#### Description of the task
Restate every line below word for word, but drop each picture.

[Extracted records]
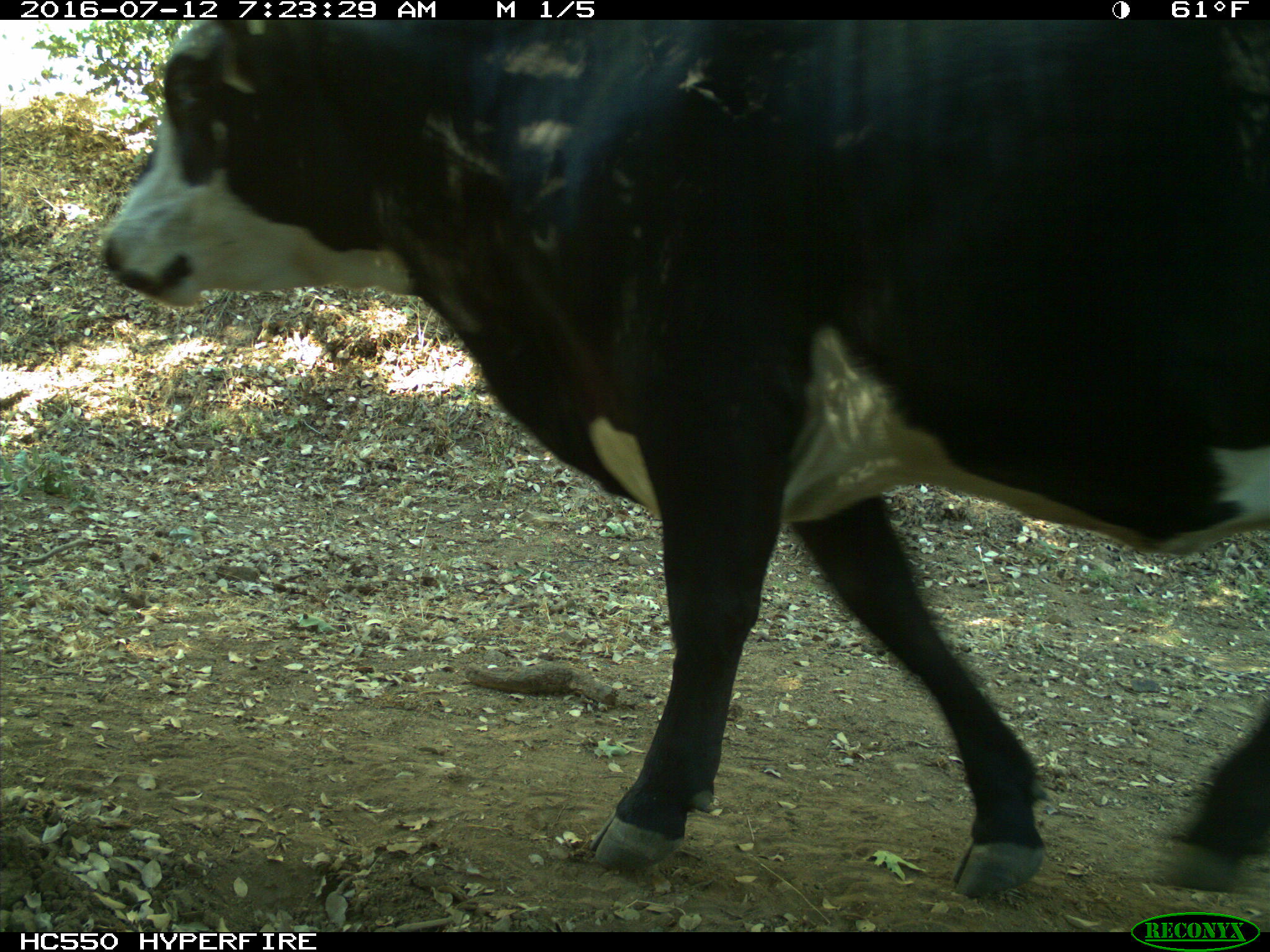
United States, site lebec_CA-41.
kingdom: Animalia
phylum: Chordata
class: Mammalia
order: Artiodactyla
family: Bovidae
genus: Bos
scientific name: Bos taurus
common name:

#### Output for this task
United States, site lebec_CA-41.
kingdom: Animalia
phylum: Chordata
class: Mammalia
order: Artiodactyla
family: Bovidae
genus: Bos
scientific name: Bos taurus
common name:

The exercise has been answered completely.